The significance of the Reformation is completely devalued and subordinated to humanism. The Reformation and the Reformers’ view of sola scriptura — the Bible as the sole basis for Christian truth — is thrown out completely. Everything the Reformation stood for is swallowed up in a morass of synthesis and relativity.
An apropos word from the late Dr. Francis Schaeffer from my reading this morning shows how the Emerging/Emergent muddle has been a long time in coming to where we are today. An excerpt from his 1984 book, The Great Evangelical Disaster is what follows:
“But there are those within evangelical circles today who would, under the guise of scholarship, belittle all of this and act as though the Christian consensus was always in a total muddle. Just how far this can be taken may be shown by the example of one Christian historian who carries the muddle all the way back to the Reformation itself. Thus he writes:
[Schaeffer’s] confusion rests on his inability to see Protestantism as the religious form of Renaissance humanism. To be sure, Protestants said that their consciences were informed by the Bible, on which authority alone rested (“sola scriptura”). Yet we all know of Protestant inability to agree on what the Bible said, or even on what kind of a book it is.

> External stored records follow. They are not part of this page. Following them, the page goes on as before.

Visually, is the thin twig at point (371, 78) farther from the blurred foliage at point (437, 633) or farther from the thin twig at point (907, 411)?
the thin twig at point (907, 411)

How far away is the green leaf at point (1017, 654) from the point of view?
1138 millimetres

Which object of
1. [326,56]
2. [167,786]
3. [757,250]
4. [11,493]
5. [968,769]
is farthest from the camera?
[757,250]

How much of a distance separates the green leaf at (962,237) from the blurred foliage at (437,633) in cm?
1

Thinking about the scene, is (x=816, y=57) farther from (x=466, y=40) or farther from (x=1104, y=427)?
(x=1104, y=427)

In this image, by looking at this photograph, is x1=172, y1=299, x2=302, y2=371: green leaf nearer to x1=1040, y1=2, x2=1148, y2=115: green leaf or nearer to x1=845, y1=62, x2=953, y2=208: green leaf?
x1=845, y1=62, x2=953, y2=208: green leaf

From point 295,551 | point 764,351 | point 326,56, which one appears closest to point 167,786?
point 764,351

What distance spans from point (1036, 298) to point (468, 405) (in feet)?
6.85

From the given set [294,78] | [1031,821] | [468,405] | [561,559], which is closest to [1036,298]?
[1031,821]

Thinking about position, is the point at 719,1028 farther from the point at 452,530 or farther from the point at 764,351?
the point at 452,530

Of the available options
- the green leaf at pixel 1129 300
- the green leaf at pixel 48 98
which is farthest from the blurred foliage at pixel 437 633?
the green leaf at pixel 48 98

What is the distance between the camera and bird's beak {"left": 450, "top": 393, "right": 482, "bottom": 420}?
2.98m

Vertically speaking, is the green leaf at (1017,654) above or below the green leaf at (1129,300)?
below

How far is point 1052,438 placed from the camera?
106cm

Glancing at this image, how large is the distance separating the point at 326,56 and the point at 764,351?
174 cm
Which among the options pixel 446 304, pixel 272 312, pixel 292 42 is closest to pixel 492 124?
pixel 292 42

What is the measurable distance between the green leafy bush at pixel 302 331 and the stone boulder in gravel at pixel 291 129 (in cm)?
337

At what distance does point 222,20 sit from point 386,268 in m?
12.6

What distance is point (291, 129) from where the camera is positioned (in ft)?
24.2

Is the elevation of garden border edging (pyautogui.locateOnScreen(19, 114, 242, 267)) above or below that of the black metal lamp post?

In his triumphalism, Schaeffer cannot see the ironic and tragic in the Protestant movement, because he refuses to see it as an aspect of the humanist movement itself In his various works Schaeffer repeatedly invokes the Reformation as the answer to the problem of humanism, when in reality it is part of the problem. (Ronald A. Wells, “Francis Schaeffer’s Jeremiad,” Reformed Journal. May 1982, p. 18.)
Do you understand what is being said here? The significance of the Reformation is completely devalued and subordinated to humanism. The Reformation and the Reformers’ view of sola scriptura — the Bible as the sole basis for Christian truth — is thrown out completely. Everything the Reformation stood for is swallowed up in a morass of synthesis and relativity. Exactly the same line is taken by the relativistic, non-Christian, secularized historians of our day. This is not a dispute over the facts of history; in fact, many non-Christian historians would disagree with this radically disparaging view of Reformation ideas. What we have here is the infiltration of thoroughly secularized thinking presented as if it were evangelical scholarship. Yes, we must stand against those who would naively baptize all in the past and that would wrap Christianity in the country’s flag. But we must equally stand against those who would accommodate to the world spirit of this age under the guise of scholarship, and in the process not only distort the facts of history but Christian truth as well.”
Dr. Francis A. Schaeffer, 1984, The Great Evangelical Disaster, Part Three Names and Issues, Chapter 5 Forms of the World Spirit, The Devaluation Of History, pages 117 & 118.